Effect of the position of the polar body during ICSI on fertilization rate and embryo development.

机构信息

Department of Obstetrics and Gynaecology, Medical School, University of Thessalia, Larissa, Greece.

出版信息

Reprod Sci. 2010 Sep;17(9):849-53. doi: 10.1177/1933719110372421. Epub 2010 Jul 2.

DOI:10.1177/1933719110372421
PMID:20601537
Abstract

This prospective study was designed to evaluate and clarify further whether the position of the polar body (PB) in relation to injection site during intracytoplasmatic sperm injection (ICSI) has an impact on fertilization and developmental rates and consequently clinical pregnancy outcome. The study included 264 patients undergoing 306 ICSI cycles from September 2007 to January 2009 performed by the same practitioner.

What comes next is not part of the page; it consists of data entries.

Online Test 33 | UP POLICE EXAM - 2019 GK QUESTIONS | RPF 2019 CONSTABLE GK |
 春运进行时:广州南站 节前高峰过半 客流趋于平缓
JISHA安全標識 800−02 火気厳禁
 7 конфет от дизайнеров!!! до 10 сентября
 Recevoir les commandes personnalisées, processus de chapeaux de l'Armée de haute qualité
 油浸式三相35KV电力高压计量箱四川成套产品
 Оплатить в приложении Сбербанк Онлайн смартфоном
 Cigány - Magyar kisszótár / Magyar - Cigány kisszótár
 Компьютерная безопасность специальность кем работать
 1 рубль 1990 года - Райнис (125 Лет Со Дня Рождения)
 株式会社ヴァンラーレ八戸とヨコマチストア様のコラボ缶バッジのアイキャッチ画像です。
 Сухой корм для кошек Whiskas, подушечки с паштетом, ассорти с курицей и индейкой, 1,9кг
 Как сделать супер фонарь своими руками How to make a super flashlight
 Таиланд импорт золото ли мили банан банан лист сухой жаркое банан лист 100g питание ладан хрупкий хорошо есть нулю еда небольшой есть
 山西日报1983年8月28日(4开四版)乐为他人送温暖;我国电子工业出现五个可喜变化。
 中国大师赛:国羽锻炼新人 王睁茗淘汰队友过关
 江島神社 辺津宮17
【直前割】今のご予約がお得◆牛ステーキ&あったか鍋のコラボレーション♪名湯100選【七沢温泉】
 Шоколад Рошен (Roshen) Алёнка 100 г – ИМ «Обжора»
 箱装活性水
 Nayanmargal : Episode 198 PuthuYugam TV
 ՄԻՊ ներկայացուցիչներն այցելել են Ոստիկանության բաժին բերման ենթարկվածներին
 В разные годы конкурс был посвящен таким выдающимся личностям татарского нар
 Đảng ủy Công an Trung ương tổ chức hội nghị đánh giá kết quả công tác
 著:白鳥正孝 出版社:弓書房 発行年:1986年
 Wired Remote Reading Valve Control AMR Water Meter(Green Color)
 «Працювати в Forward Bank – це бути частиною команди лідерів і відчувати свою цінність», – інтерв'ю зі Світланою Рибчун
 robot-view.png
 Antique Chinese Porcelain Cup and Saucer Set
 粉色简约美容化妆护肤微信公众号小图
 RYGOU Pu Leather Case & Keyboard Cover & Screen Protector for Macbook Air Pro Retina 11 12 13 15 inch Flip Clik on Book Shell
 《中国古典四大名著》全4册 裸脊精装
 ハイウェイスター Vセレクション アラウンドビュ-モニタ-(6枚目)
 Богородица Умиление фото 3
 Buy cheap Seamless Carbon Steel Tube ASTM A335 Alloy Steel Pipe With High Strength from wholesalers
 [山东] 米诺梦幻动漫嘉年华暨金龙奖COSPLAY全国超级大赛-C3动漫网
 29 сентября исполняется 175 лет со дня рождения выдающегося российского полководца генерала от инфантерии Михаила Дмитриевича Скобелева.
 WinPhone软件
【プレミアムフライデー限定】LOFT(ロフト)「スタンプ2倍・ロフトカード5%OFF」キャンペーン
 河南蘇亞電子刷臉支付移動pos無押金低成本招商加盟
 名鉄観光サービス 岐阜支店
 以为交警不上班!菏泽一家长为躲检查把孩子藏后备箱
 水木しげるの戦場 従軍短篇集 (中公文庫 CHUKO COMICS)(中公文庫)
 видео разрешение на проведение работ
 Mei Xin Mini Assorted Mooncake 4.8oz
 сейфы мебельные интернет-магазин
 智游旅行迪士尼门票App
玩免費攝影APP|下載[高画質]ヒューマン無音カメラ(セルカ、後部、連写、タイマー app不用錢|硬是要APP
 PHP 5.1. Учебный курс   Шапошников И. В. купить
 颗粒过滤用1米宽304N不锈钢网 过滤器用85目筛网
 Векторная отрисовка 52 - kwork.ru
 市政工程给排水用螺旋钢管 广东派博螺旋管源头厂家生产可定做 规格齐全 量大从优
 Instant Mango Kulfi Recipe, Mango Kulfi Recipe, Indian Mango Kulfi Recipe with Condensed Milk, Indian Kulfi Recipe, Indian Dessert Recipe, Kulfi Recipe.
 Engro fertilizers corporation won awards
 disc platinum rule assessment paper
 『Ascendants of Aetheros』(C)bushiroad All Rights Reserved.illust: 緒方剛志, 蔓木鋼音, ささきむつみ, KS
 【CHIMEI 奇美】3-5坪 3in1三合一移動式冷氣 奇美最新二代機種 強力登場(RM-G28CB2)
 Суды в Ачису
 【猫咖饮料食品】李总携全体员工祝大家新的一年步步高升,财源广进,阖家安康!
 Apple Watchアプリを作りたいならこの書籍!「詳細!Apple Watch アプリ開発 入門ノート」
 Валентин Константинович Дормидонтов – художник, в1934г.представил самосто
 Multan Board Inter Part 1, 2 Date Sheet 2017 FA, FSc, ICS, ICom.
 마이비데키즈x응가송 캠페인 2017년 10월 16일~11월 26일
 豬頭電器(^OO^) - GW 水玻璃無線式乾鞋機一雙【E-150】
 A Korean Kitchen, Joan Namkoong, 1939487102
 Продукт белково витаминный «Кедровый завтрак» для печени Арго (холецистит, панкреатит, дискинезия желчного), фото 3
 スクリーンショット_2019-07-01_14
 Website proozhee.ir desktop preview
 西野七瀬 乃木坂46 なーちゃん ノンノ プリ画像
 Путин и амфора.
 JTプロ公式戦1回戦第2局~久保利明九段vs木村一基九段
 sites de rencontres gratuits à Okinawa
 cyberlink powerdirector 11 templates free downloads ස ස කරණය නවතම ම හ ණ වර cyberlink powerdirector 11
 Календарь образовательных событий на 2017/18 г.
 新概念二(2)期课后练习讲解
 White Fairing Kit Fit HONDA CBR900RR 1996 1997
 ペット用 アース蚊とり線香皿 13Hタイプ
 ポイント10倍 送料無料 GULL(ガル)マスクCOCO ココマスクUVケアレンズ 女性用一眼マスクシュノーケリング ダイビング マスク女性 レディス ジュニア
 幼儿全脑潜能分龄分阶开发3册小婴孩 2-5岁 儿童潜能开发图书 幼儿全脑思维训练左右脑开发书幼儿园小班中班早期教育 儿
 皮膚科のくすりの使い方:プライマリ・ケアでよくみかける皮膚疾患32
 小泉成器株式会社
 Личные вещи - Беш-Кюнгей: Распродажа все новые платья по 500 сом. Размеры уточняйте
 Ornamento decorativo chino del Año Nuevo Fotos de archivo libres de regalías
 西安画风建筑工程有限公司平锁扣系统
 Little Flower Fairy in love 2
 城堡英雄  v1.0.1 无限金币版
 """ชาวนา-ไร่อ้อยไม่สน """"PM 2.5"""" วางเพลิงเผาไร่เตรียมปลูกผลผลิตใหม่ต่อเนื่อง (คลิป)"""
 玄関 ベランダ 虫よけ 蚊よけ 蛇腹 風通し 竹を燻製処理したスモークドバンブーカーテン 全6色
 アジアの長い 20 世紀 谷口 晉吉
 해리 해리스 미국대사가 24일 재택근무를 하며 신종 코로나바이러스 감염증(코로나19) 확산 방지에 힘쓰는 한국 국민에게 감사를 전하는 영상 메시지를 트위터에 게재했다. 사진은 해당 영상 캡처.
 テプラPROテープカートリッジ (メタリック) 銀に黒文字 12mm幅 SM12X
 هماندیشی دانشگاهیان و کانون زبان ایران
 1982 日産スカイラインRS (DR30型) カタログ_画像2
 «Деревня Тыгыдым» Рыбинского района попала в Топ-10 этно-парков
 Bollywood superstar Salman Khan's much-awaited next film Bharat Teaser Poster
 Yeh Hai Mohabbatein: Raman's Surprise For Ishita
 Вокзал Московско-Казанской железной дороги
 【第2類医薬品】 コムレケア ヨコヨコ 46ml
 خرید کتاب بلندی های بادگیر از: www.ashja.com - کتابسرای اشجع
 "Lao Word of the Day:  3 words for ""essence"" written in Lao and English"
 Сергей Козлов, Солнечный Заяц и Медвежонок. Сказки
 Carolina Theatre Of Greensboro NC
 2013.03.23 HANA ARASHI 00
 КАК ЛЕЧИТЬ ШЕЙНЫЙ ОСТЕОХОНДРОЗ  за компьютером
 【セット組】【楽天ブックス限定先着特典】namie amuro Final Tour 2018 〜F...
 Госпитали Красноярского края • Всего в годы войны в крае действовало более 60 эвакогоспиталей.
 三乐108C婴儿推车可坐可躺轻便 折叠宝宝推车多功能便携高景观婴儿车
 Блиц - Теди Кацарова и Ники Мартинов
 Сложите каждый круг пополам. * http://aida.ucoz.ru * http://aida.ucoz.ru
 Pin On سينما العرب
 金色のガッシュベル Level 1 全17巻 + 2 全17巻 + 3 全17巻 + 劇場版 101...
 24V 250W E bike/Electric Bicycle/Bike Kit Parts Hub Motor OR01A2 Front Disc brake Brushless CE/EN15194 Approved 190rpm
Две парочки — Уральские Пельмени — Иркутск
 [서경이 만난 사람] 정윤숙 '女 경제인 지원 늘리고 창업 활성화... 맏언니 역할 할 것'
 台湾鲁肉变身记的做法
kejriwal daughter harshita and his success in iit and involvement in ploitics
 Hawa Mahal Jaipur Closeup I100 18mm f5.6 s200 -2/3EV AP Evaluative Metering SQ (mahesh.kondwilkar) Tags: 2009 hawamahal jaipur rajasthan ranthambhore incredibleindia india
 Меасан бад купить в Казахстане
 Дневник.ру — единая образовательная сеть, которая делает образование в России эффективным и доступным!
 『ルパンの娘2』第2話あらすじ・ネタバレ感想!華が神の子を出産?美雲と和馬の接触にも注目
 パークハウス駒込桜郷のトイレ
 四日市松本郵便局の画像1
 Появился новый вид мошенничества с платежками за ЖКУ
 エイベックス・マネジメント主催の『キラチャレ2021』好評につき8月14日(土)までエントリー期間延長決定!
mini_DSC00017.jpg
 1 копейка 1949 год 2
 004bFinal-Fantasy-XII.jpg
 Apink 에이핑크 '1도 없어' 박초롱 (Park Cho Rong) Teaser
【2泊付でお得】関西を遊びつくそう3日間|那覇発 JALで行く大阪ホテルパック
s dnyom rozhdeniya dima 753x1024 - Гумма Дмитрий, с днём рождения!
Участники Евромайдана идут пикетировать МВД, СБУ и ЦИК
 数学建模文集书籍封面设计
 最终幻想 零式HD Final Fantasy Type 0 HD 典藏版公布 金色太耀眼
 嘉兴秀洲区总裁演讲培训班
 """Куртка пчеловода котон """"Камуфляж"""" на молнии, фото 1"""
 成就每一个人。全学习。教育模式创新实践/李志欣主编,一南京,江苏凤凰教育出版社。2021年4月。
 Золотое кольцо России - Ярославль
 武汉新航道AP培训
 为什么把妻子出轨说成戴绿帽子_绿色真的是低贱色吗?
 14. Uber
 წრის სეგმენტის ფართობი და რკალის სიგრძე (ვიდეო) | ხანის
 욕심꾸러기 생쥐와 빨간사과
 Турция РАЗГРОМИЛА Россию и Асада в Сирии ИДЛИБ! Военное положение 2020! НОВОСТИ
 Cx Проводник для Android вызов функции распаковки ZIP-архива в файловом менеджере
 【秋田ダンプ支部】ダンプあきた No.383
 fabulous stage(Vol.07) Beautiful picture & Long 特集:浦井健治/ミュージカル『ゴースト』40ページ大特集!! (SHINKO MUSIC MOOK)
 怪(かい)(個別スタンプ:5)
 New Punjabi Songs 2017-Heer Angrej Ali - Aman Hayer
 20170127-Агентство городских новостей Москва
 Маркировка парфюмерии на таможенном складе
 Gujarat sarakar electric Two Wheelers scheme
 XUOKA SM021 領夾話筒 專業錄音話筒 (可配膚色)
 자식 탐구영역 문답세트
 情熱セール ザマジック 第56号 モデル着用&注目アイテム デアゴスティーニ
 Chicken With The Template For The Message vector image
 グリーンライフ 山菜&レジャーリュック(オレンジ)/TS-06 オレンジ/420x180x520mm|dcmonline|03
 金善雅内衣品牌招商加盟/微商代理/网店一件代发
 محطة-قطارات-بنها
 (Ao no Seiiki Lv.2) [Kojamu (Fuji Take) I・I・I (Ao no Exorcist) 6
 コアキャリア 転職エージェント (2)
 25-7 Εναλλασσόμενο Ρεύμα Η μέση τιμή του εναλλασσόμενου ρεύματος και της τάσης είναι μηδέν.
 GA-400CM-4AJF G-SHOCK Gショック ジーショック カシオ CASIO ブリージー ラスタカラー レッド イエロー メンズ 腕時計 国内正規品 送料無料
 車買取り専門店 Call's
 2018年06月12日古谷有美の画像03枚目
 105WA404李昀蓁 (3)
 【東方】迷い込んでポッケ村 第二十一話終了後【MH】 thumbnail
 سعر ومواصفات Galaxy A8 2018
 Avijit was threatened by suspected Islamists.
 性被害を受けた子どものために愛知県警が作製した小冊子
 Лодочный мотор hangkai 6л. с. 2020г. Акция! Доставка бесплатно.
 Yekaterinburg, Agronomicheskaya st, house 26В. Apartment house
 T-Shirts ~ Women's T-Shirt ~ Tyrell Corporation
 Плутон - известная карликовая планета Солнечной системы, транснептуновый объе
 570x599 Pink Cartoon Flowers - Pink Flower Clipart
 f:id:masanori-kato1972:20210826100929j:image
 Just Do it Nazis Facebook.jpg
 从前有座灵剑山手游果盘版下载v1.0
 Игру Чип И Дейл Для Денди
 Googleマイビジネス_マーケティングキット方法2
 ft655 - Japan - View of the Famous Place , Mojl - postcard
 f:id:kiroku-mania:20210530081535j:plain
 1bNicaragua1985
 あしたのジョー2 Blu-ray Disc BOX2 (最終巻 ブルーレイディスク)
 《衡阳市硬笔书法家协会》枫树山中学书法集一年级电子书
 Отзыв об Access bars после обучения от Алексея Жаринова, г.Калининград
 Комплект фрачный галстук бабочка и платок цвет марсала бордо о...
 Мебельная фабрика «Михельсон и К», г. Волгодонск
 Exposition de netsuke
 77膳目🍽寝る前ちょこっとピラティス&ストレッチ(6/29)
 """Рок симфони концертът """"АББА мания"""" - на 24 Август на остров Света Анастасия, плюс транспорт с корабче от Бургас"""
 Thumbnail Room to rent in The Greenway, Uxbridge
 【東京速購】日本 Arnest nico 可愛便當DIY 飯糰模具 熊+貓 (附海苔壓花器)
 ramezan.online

Of all oocytes retrieved, 1736 were in metaphase II (MII). From every woman reaching ovum pick up, all MII-collected oocytes were allocated to 1 of the 4 groups according to PB orientation. In group A, MII oocytes were injected with the PB at 6 o'clock, group B with the PB at 7 o'clock, group C with the PB at 11 o'clock, and a group D with the PB at 12 o'clock. A significantly higher proportion of fertilized oocytes were produced from oocytes that had been injected with the PB at 11 o'clock (79.2%) as compared to those at 6 o'clock (70.5%), 7 o'clock (64.4%), and 12 o'clock (68.8%). Furthermore, embryos derived from oocytes that were injected with the PB at 11 o'clock appeared to be of higher quality score than those of the other groups of oocytes. A higher clinical pregnancy rate (28.7%) was obtained after the transfer of embryos from oocytes that had been injected with the PB at 11 o'clock. Given the higher fertilization, developmental, and pregnancy rate in the 11 o'clock group, it is suggested that this may be the preferred position of the PB at ICSI.

摘要

本前瞻性研究旨在进一步评估和阐明卵母细胞极体(PB)在胞质内单精子注射(ICSI)注射部位的位置是否对受精率、胚胎发育率以及临床妊娠结局有影响。该研究纳入了 2007 年 9 月至 2009 年 1 月由同一位医生进行的 306 个 ICSI 周期的 264 名患者。在所有取出的卵母细胞中,有 1736 个处于中期 II 期(MII)。从每位取卵的女性中,根据 PB 方向将所有收集的 MII 卵母细胞分配到 4 个组中的 1 个组。在组 A 中,MII 卵母细胞的 PB 注射在 6 点,组 B 的 PB 注射在 7 点,组 C 的 PB 注射在 11 点,组 D 的 PB 注射在 12 点。与 6 点(70.5%)、7 点(64.4%)和 12 点(68.8%)相比,PB 注射在 11 点的卵母细胞产生的受精卵母细胞比例显著更高(79.2%)。此外,与其他组的卵母细胞相比,来自 PB 注射在 11 点的卵母细胞的胚胎质量评分似乎更高。从 PB 注射在 11 点的卵母细胞中转移胚胎后,获得了更高的临床妊娠率(28.7%)。鉴于 11 点组的受精率、胚胎发育率和妊娠率较高,建议这可能是 ICSI 中 PB 的首选位置。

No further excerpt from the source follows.